__WHAT YOU ARE ASKED TO DO__. According to the broadcast regulation text below, by what date must all new Spanish-language programming be closed captioned?

__TEXT FOR ANALYSIS__.
The advertising of cigarettes or smokeless tobacco products on broadcast
stations is banned by federal law. Certain Congressional committees have
examined legislative proposals to eliminate or severely restrict the broadcast
advertising of alcoholic beverages, including beer and wine, but such
advertising is not currently prohibited.

In late 1998, the FCC adopted rules requiring that 100% of all new
English-language video programming be closed captioned by January 2006, and all
new Spanish-language programming be closed captioned by January 2010. The FCC
was required to develop closed captioning rules by the Telecom Act. English and
Spanish language programming first exhibited prior to January 1, 1998 is subject
to different compliance schedules. Certain station and programming categories
are exempt from the closed captioning rules, including stations or programming
for which the captioning requirement has been waived by the FCC after a showing
of undue burden has been made.

24

On July 21, 2000, the FCC adopted rules which require, effective April 1,
2003, that television broadcast stations affiliated with the ABC, NBC, CBS and
Fox networks in the top 25 DMAs provide a minimum of 50 hours per calendar
quarter of described prime time and/or children's programming, and to "pass
through" any video description it receives from a programming provider if
technically capable of doing so. Video description, which is intended to help
the visually impaired, involves the insertion into a TV program of narrated
descriptions of settings and actions that are not otherwise reflected in the
dialogue, such as the movement of a person in the scenes, and is to be provided
through the use of the Secondary Audio Programming ("SAP") channel, which is
currently used by some broadcasters to provide simultaneous transmission of
dialogue in an alternative language. In addition, all stations providing local
emergency information as part of a regularly scheduled newscast, or as part of a
newscast that interrupts regularly scheduled programming, will be required to
make the critical details of this information accessible to persons with visual
disabilities in the local area, and all stations providing emergency information
through a "crawl" or a "scroll" will be required to accompany that information
with an aural tone to alert persons with visual disabilities. The FCC did adopt
an exemption for those showing it was be an undue burden to comply.

__INFORMATION__.
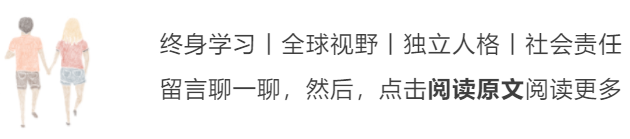 终身学习丨全球视野丨独立人格丨社会责任

留言聊一聊，然后，点击阅读原文阅读更多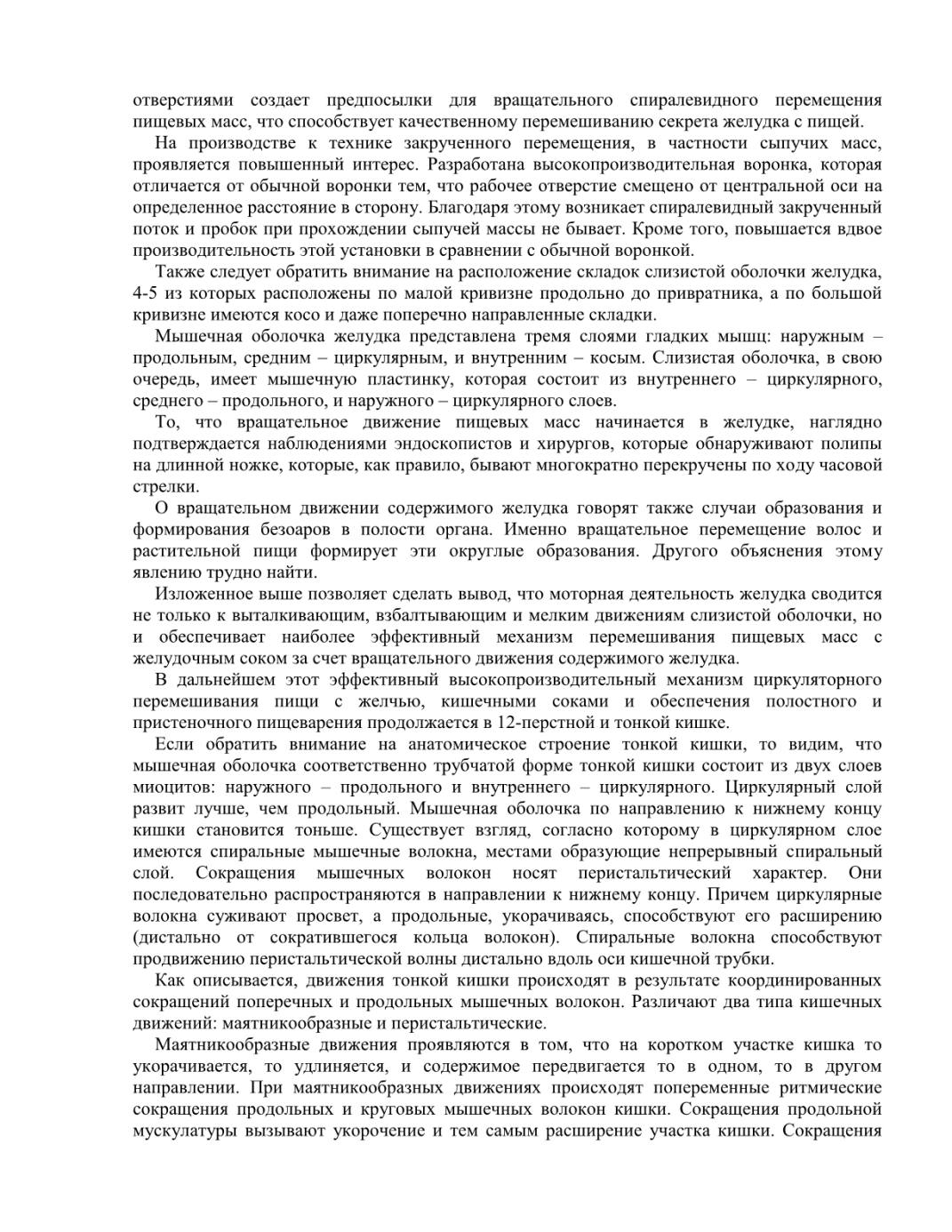 отверстиями создает предпосылки для вращательного спиралевидного перемещения пищевых масс, что способствует качественному перемешиванию секрета желудка с пищей.

На производстве к технике закрученного перемещения, в частности сыпучих масс, проявляется повышенный интерес. Разработана высокопроизводительная воронка, которая отличается от обычной воронки тем, что рабочее отверстие смещено от центральной оси на определенное расстояние в сторону. Благодаря этому возникает спиралевидный закрученный поток и пробок при прохождении сыпучей массы не бывает. Кроме того, повышается вдвое производительность этой установки в сравнении с обычной воронкой.

Также следует обратить внимание на расположение складок слизистой оболочки желудка, 4-5 из которых расположены по малой кривизне продольно до привратника, а по большой кривизне имеются косо и даже поперечно направленные складки.

Мышечная оболочка желудка представлена тремя слоями гладких мышц: наружным – продольным, средним – циркулярным, и внутренним – косым. Слизистая оболочка, в свою очередь, имеет мышечную пластинку, которая состоит из внутреннего – циркулярного, среднего – продольного, и наружного – циркулярного слоев.

То, что вращательное движение пищевых масс начинается в желудке, наглядно подтверждается наблюдениями эндоскопистов и хирургов, которые обнаруживают полипы на длинной ножке, которые, как правило, бывают многократно перекручены по ходу часовой стрелки.

О вращательном движении содержимого желудка говорят также случаи образования и формирования безоаров в полости органа. Именно вращательное перемещение волос и растительной пищи формирует эти округлые образования. Другого объяснения этому явлению трудно найти.

Изложенное выше позволяет сделать вывод, что моторная деятельность желудка сводится не только к выталкивающим, взбалтывающим и мелким движениям слизистой оболочки, но и обеспечивает наиболее эффективный механизм перемешивания пищевых масс с желудочным соком за счет вращательного движения содержимого желудка.

В дальнейшем этот эффективный высокопроизводительный механизм циркуляторного перемешивания пищи с желчью, кишечными соками и обеспечения полостного и пристеночного пищеварения продолжается в 12-перстной и тонкой кишке.

Если обратить внимание на анатомическое строение тонкой кишки, то видим, что мышечная оболочка соответственно трубчатой форме тонкой кишки состоит из двух слоев миоцитов: наружного – продольного и внутреннего – циркулярного. Циркулярный слой развит лучше, чем продольный. Мышечная оболочка по направлению к нижнему концу кишки становится тоньше. Существует взгляд, согласно которому в циркулярном слое имеются спиральные мышечные волокна, местами образующие непрерывный спиральный слой. Сокращения мышечных волокон носят перистальтический характер. Они последовательно распространяются в направлении к нижнему концу. Причем циркулярные волокна суживают просвет, а продольные, укорачиваясь, способствуют его расширению (дистально от сократившегося кольца волокон). Спиральные волокна способствуют продвижению перистальтической волны дистально вдоль оси кишечной трубки.

Как описывается, движения тонкой кишки происходят в результате координированных сокращений поперечных и продольных мышечных волокон. Различают два типа кишечных движений: маятникообразные и перистальтические.

Маятникообразные движения проявляются в том, что на коротком участке кишка то укорачивается, то удлиняется, и содержимое передвигается то в одном, то в другом направлении. При маятникообразных движениях происходят попеременные ритмические сокращения продольных и круговых мышечных волокон кишки. Сокращения продольной мускулатуры вызывают укорочение и тем самым расширение участка кишки. Сокращения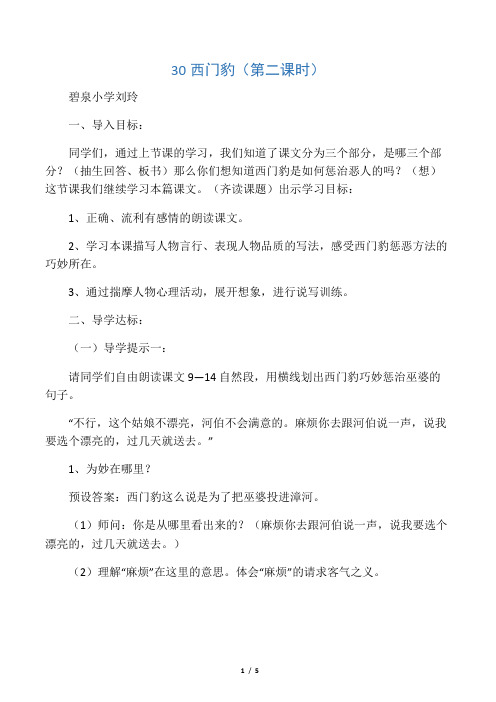 30 西门豹（第二课时）

碧泉小学刘玲

一、导入目标：

同学们，通过上节课的学习，我们知道了课文分为三个部分，是哪三个部分？（抽生回答、板书）那么你们想知道西门豹是如何惩治恶人的吗？（想）这节课我们继续学习本篇课文。（齐读课题）出示学习目标：

1、正确、流利有感情的朗读课文。

2、学习本课描写人物言行、表现人物品质的写法，感受西门豹惩恶方法的巧妙所在。

3、通过揣摩人物心理活动，展开想象，进行说写训练。

二、导学达标：

（一）导学提示一：

请同学们自由朗读课文 9—14 自然段，用横线划出西门豹巧妙惩治巫婆的句子。

“不行，这个姑娘不漂亮，河伯不会满意的。麻烦你去跟河伯说一声，说我要选个漂亮的，过几天就送去。”

1、为妙在哪里？

预设答案：西门豹这么说是为了把巫婆投进漳河。

（1）师问：你是从哪里看出来的？（麻烦你去跟河伯说一声，说我要选个漂亮的，过几天就送去。）

（2）理解“麻烦”在这里的意思。体会“麻烦”的请求客气之义。

1 / 5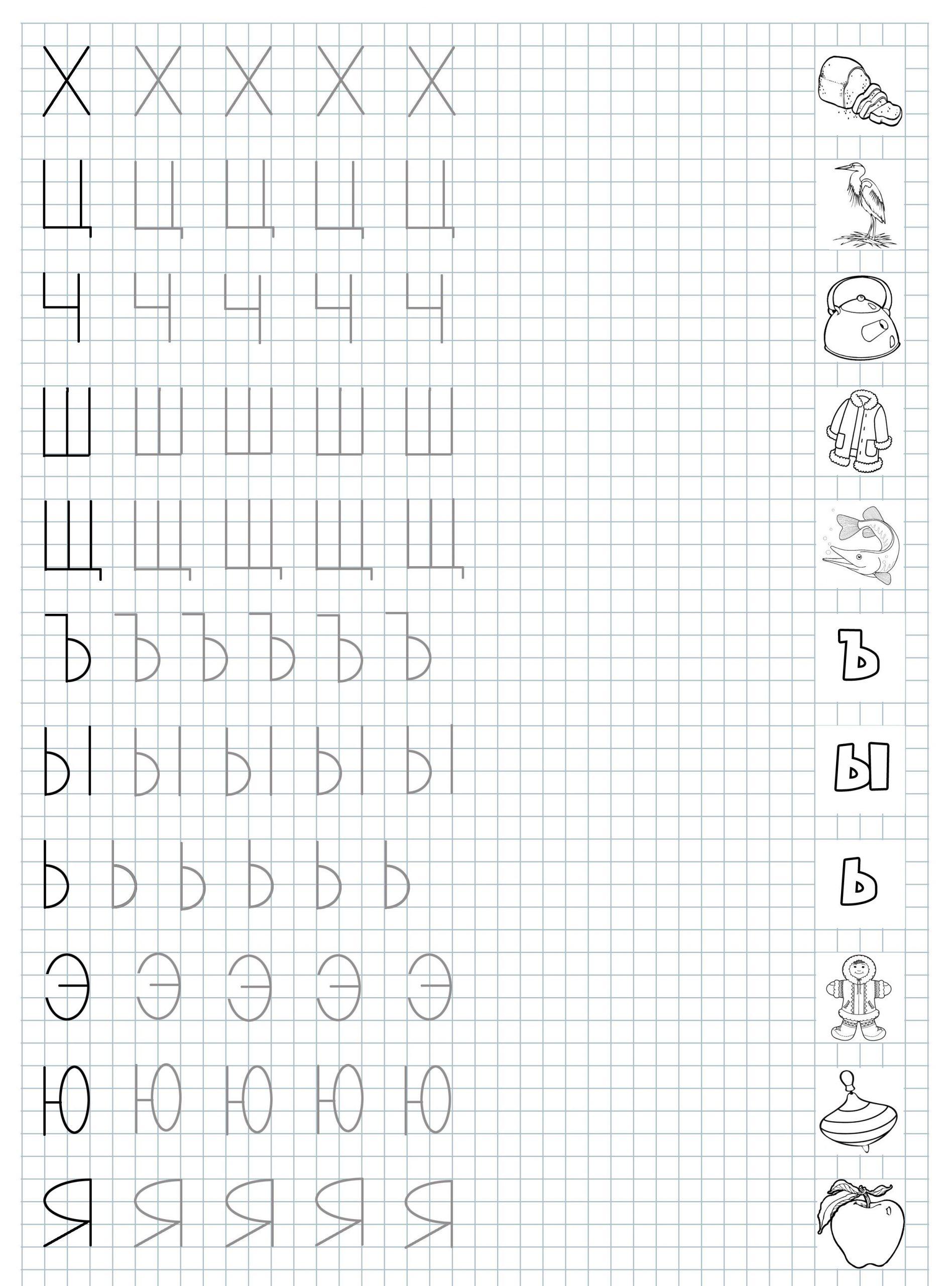 Х Х Х Х Х

Ц Ц Ц Ц Ц

Ч Ч Ч Ч Ч

Ш Ш Ш Ш Ш

Щ Щ Щ Щ Щ

Ъ Ъ Ъ Ъ Ъ Ъ
Ъ

Ы Ы Ы Ы Ы
Ы

Ь Ь Ь Ь Ь Ь
Ь

Э Э Э Э Э

Ю Ю Ю Ю Ю

Я Я Я Я Я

__REPLY__. January 2010.